Oil prices risk spiking to $100 next year, Bank of America analysts say

FAN Editor

Oil prices look set to temporarily hit $90 during the first half of next year, if not sooner, and risk spiking to as much as $100 a barrel, depending on geopolitical events and other factors, say Bank of America Merrill Lynch analysts.

But they do not see an immediate major jump in prices. For this year, they forecast an average price of $70 a barrel for Brent crude, the international benchmark. They forecast $75 for next year. Their previous forecast was $60.

Prices could climb significantly next year, however. The analysts have a $90 target during the second quarter of 2019, with a risk it could go to $100 a barrel. Futures on Brent were trading as high as $78 Thursday.

“Looking into the next 18 months, we expect global oil supply and demand balances to tighten driven by the ongoing collapse in Venezuelan output. In addition, there are downside risks to Iranian crude oil exports. Plus we see a high likelihood of OPEC working with Russia in 2019 to set a floor on oil prices,” they wrote.

The report says OPEC and Russia could gradually reduce the amount of oil they are holding off the market by 450,000 barrels a day next year. But if they do not step back from their current agreement to withhold 1.8 million barrels a day, the market will get tighter and prices will be higher.
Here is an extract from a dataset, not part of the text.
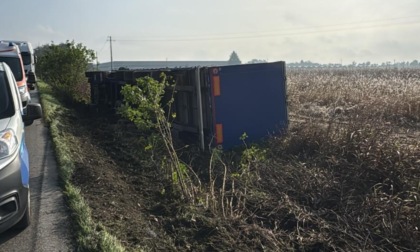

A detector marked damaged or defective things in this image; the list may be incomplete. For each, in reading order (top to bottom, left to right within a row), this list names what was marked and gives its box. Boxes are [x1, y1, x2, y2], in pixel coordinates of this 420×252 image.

overturned truck [85, 61, 288, 150]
They also expect Venezuela’s output to drop by 500,000 barrels a day over the next 20 months, but they did not include a major drop in Iranian exports in their forecast. If a new nuclear deal is not reached within six months, global oil markets could tighten further. They factored in Iran’s current production of about 3.8 million barrels a day.
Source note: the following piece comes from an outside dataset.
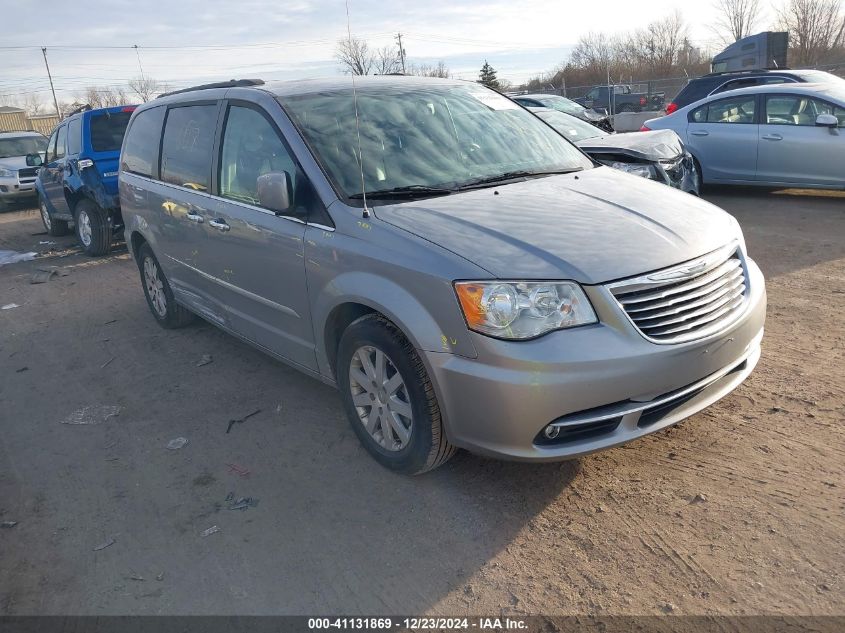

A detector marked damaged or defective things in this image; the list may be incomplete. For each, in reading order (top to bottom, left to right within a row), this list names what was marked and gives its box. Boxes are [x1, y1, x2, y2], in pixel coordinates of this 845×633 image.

As for the U.S., they forecast West Texas Intermediate crude prices will be about $5 below Brent this year and $6 below next year, due to bottlenecks in transporting shale crude to market and because of capital constraints at drillers. WTI was trading just above $71 a barrel on Thursday.
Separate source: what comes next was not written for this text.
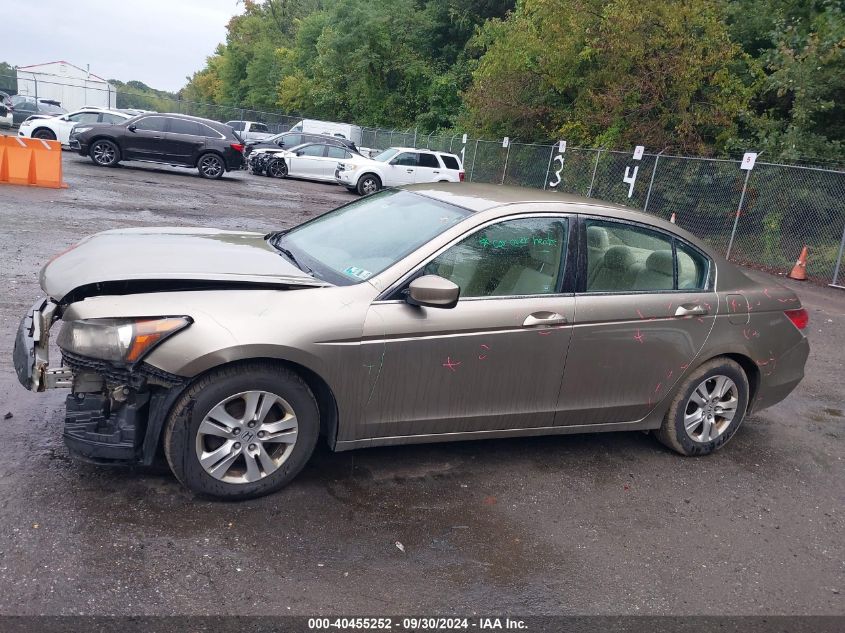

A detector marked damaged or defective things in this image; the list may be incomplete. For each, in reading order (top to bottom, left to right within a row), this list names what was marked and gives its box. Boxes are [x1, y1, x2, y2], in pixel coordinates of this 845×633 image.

broken bumper cover [13, 296, 71, 390]
damaged gold sedan [11, 183, 804, 498]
Infrastructure limitations in the U.S., such as the lack of pipeline capacity, means shale drillers may not ramp up as much production as they otherwise might. The analysts expect some of those issues involving long-haul pipelines to be solved in the second half of 2019. They also see U.S. drilling constrained by pressure on companies to exercise capital discipline in the face of rising costs.

World oil consumption should grow by 1.5 million barrels a day this year, and 1.4 million barrels a day next year

OPEC and Russia cut back on output beginning in 2016 because of a massive supply glut. Bank of America now sees a deficit of 630,000 barrels a day this year and 300,000 next year. They expect that will drive down OECD oil stocks below their five year average, a metric watched by OPEC and Russia as they monitor the progress of their production agreement to balance supply and support prices.